BBC News releases Smartphone Malware… deliberately
No, the BBC isn't trying to subsidise its coffers by branching out into cyber-crime. As an experiment the British public-service broadcaster wants to know just how secure smartphones really are.
The malware takes the form of a game that spies on the smartphone's owner and was built using the standard software toolkits that are available to everyone. In a report on the experiment today, Experts says that this makes the malware much harder to spot.
There is evidence that criminals are now beginning to target smartphones with their complete lack of virus protection, in order to gain personal details that can be used for identity theft and other crimes.
Chris Wysopal, the co-founder and head of technology at security firm Veracode, who helped the BBC develop its malware, said that smartphones are not at the point PCs were at in 1999, at the birth of the popular internet.

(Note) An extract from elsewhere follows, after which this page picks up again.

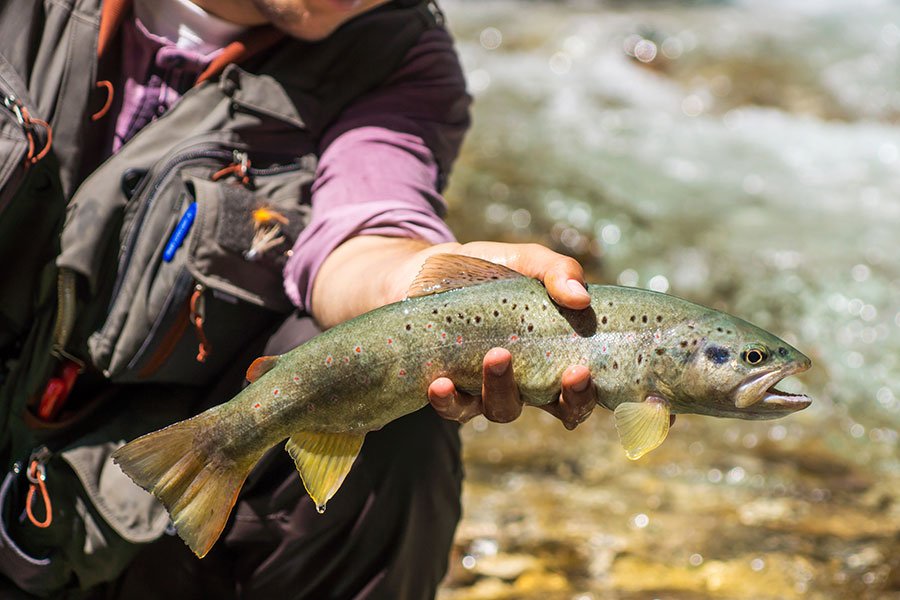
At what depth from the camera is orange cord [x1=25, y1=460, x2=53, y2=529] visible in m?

"At that time malicious programs were a nuisance. A decade on and they are big business, he said, with gangs of criminals churning out malware that tries to steal saleable information." He said. "Mobiles offered a potentially more tempting target to those criminals."
Simeon Coney, of mobile security form Adaptive mobile said...
"In a mobile network the device is intrinsically linked to a payment plan, to a user's credit," he said. Nothing happens on a mobile network, no call is made or text is sent, without money changing hands. Criminals have tapped into that revenue stream by getting phone owners to dial or contact premium rate numbers. Now they are turning their attention to applications and the lucrative information they scoop up."
The Java application from the BBC was put together in only a few weeks and gathered contacts, text messages and also gathered the phones' location. IT then sent this information to a specially set-up email address.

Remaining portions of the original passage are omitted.